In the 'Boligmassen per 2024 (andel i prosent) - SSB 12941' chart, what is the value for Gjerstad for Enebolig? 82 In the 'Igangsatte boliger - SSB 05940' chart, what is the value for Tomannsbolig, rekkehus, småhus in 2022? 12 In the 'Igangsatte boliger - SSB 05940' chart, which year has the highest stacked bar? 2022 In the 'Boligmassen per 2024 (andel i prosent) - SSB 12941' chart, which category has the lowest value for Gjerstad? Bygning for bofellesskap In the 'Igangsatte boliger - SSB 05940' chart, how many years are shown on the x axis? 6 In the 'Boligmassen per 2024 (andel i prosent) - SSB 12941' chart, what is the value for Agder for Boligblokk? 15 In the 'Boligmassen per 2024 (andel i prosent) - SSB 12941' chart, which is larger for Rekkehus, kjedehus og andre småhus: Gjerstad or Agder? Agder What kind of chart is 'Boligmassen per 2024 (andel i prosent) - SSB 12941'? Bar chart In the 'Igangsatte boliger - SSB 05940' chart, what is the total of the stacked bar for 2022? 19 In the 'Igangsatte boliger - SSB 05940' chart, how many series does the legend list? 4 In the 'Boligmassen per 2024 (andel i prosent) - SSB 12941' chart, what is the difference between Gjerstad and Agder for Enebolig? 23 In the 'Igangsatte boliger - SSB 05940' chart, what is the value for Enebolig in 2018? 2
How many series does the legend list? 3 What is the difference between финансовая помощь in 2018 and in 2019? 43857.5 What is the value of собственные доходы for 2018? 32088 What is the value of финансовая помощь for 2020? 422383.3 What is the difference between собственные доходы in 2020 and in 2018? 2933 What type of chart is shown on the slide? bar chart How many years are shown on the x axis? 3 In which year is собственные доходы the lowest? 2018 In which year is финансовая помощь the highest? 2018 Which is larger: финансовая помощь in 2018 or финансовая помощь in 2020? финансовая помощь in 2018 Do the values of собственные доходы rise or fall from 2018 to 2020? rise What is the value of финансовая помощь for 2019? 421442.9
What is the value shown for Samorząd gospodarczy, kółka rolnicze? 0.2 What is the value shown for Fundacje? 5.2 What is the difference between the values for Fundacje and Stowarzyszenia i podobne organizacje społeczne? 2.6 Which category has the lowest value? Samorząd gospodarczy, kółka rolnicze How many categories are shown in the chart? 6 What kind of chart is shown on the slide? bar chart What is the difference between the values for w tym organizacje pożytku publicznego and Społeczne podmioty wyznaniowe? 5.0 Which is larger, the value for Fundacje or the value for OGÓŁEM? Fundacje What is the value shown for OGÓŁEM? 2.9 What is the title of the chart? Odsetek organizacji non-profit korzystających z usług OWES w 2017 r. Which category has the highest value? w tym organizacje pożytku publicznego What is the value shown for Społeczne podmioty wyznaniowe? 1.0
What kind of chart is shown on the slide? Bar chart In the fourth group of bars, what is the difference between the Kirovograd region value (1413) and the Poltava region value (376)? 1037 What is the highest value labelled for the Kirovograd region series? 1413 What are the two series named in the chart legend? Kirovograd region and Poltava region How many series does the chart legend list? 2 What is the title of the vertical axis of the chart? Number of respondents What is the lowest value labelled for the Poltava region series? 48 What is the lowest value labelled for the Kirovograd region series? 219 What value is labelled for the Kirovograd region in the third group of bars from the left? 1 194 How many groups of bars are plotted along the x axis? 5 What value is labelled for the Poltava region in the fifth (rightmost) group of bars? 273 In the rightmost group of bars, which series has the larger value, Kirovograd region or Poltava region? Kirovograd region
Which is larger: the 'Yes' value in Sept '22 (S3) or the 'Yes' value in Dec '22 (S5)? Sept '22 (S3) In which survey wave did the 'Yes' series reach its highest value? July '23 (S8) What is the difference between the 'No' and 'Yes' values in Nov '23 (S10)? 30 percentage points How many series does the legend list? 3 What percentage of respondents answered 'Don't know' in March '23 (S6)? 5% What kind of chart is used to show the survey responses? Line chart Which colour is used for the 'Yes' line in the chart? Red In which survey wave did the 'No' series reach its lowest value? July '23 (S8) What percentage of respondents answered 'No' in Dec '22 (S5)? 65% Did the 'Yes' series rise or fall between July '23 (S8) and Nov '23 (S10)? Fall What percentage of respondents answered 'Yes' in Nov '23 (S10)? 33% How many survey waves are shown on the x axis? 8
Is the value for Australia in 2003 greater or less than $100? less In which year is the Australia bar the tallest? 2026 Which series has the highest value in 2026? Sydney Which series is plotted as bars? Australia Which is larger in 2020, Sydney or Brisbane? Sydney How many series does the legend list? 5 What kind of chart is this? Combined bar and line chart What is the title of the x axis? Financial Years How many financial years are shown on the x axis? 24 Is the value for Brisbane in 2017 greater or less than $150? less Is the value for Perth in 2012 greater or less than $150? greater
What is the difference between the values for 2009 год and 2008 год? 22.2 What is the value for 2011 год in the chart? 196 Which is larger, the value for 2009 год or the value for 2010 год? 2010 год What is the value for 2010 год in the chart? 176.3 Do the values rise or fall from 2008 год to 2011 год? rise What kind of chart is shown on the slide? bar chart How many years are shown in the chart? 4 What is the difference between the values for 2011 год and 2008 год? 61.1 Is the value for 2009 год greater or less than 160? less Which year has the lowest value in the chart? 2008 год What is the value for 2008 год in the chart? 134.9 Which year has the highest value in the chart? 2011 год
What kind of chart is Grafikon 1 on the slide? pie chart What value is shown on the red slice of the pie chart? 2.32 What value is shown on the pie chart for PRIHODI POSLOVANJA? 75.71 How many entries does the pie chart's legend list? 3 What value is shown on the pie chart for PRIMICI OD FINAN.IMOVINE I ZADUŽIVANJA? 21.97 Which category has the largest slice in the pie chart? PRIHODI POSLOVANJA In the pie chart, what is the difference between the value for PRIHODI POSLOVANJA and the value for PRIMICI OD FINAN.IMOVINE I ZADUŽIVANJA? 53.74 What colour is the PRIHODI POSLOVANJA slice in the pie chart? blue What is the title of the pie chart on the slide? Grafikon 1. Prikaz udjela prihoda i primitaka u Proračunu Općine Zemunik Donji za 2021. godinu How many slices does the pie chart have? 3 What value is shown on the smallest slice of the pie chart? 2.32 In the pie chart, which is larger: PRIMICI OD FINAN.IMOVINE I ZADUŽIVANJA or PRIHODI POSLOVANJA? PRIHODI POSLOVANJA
------------------------------------------------
▸ Instructions for the task: Rewrite all the rows above, changing every "slide" to "page" and keeping everything else the same.

▸ Finished exercise:
In the 'Boligmassen per 2024 (andel i prosent) - SSB 12941' chart, what is the value for Gjerstad for Enebolig? 82 In the 'Igangsatte boliger - SSB 05940' chart, what is the value for Tomannsbolig, rekkehus, småhus in 2022? 12 In the 'Igangsatte boliger - SSB 05940' chart, which year has the highest stacked bar? 2022 In the 'Boligmassen per 2024 (andel i prosent) - SSB 12941' chart, which category has the lowest value for Gjerstad? Bygning for bofellesskap In the 'Igangsatte boliger - SSB 05940' chart, how many years are shown on the x axis? 6 In the 'Boligmassen per 2024 (andel i prosent) - SSB 12941' chart, what is the value for Agder for Boligblokk? 15 In the 'Boligmassen per 2024 (andel i prosent) - SSB 12941' chart, which is larger for Rekkehus, kjedehus og andre småhus: Gjerstad or Agder? Agder What kind of chart is 'Boligmassen per 2024 (andel i prosent) - SSB 12941'? Bar chart In the 'Igangsatte boliger - SSB 05940' chart, what is the total of the stacked bar for 2022? 19 In the 'Igangsatte boliger - SSB 05940' chart, how many series does the legend list? 4 In the 'Boligmassen per 2024 (andel i prosent) - SSB 12941' chart, what is the difference between Gjerstad and Agder for Enebolig? 23 In the 'Igangsatte boliger - SSB 05940' chart, what is the value for Enebolig in 2018? 2
How many series does the legend list? 3 What is the difference between финансовая помощь in 2018 and in 2019? 43857.5 What is the value of собственные доходы for 2018? 32088 What is the value of финансовая помощь for 2020? 422383.3 What is the difference between собственные доходы in 2020 and in 2018? 2933 What type of chart is shown on the page? bar chart How many years are shown on the x axis? 3 In which year is собственные доходы the lowest? 2018 In which year is финансовая помощь the highest? 2018 Which is larger: финансовая помощь in 2018 or финансовая помощь in 2020? финансовая помощь in 2018 Do the values of собственные доходы rise or fall from 2018 to 2020? rise What is the value of финансовая помощь for 2019? 421442.9
What is the value shown for Samorząd gospodarczy, kółka rolnicze? 0.2 What is the value shown for Fundacje? 5.2 What is the difference between the values for Fundacje and Stowarzyszenia i podobne organizacje społeczne? 2.6 Which category has the lowest value? Samorząd gospodarczy, kółka rolnicze How many categories are shown in the chart? 6 What kind of chart is shown on the page? bar chart What is the difference between the values for w tym organizacje pożytku publicznego and Społeczne podmioty wyznaniowe? 5.0 Which is larger, the value for Fundacje or the value for OGÓŁEM? Fundacje What is the value shown for OGÓŁEM? 2.9 What is the title of the chart? Odsetek organizacji non-profit korzystających z usług OWES w 2017 r. Which category has the highest value? w tym organizacje pożytku publicznego What is the value shown for Społeczne podmioty wyznaniowe? 1.0
What kind of chart is shown on the page? Bar chart In the fourth group of bars, what is the difference between the Kirovograd region value (1413) and the Poltava region value (376)? 1037 What is the highest value labelled for the Kirovograd region series? 1413 What are the two series named in the chart legend? Kirovograd region and Poltava region How many series does the chart legend list? 2 What is the title of the vertical axis of the chart? Number of respondents What is the lowest value labelled for the Poltava region series? 48 What is the lowest value labelled for the Kirovograd region series? 219 What value is labelled for the Kirovograd region in the third group of bars from the left? 1 194 How many groups of bars are plotted along the x axis? 5 What value is labelled for the Poltava region in the fifth (rightmost) group of bars? 273 In the rightmost group of bars, which series has the larger value, Kirovograd region or Poltava region? Kirovograd region
Which is larger: the 'Yes' value in Sept '22 (S3) or the 'Yes' value in Dec '22 (S5)? Sept '22 (S3) In which survey wave did the 'Yes' series reach its highest value? July '23 (S8) What is the difference between the 'No' and 'Yes' values in Nov '23 (S10)? 30 percentage points How many series does the legend list? 3 What percentage of respondents answered 'Don't know' in March '23 (S6)? 5% What kind of chart is used to show the survey responses? Line chart Which colour is used for the 'Yes' line in the chart? Red In which survey wave did the 'No' series reach its lowest value? July '23 (S8) What percentage of respondents answered 'No' in Dec '22 (S5)? 65% Did the 'Yes' series rise or fall between July '23 (S8) and Nov '23 (S10)? Fall What percentage of respondents answered 'Yes' in Nov '23 (S10)? 33% How many survey waves are shown on the x axis? 8
Is the value for Australia in 2003 greater or less than $100? less In which year is the Australia bar the tallest? 2026 Which series has the highest value in 2026? Sydney Which series is plotted as bars? Australia Which is larger in 2020, Sydney or Brisbane? Sydney How many series does the legend list? 5 What kind of chart is this? Combined bar and line chart What is the title of the x axis? Financial Years How many financial years are shown on the x axis? 24 Is the value for Brisbane in 2017 greater or less than $150? less Is the value for Perth in 2012 greater or less than $150? greater
What is the difference between the values for 2009 год and 2008 год? 22.2 What is the value for 2011 год in the chart? 196 Which is larger, the value for 2009 год or the value for 2010 год? 2010 год What is the value for 2010 год in the chart? 176.3 Do the values rise or fall from 2008 год to 2011 год? rise What kind of chart is shown on the page? bar chart How many years are shown in the chart? 4 What is the difference between the values for 2011 год and 2008 год? 61.1 Is the value for 2009 год greater or less than 160? less Which year has the lowest value in the chart? 2008 год What is the value for 2008 год in the chart? 134.9 Which year has the highest value in the chart? 2011 год
What kind of chart is Grafikon 1 on the page? pie chart What value is shown on the red slice of the pie chart? 2.32 What value is shown on the pie chart for PRIHODI POSLOVANJA? 75.71 How many entries does the pie chart's legend list? 3 What value is shown on the pie chart for PRIMICI OD FINAN.IMOVINE I ZADUŽIVANJA? 21.97 Which category has the largest slice in the pie chart? PRIHODI POSLOVANJA In the pie chart, what is the difference between the value for PRIHODI POSLOVANJA and the value for PRIMICI OD FINAN.IMOVINE I ZADUŽIVANJA? 53.74 What colour is the PRIHODI POSLOVANJA slice in the pie chart? blue What is the title of the pie chart on the page? Grafikon 1. Prikaz udjela prihoda i primitaka u Proračunu Općine Zemunik Donji za 2021. godinu How many slices does the pie chart have? 3 What value is shown on the smallest slice of the pie chart? 2.32 In the pie chart, which is larger: PRIMICI OD FINAN.IMOVINE I ZADUŽIVANJA or PRIHODI POSLOVANJA? PRIHODI POSLOVANJA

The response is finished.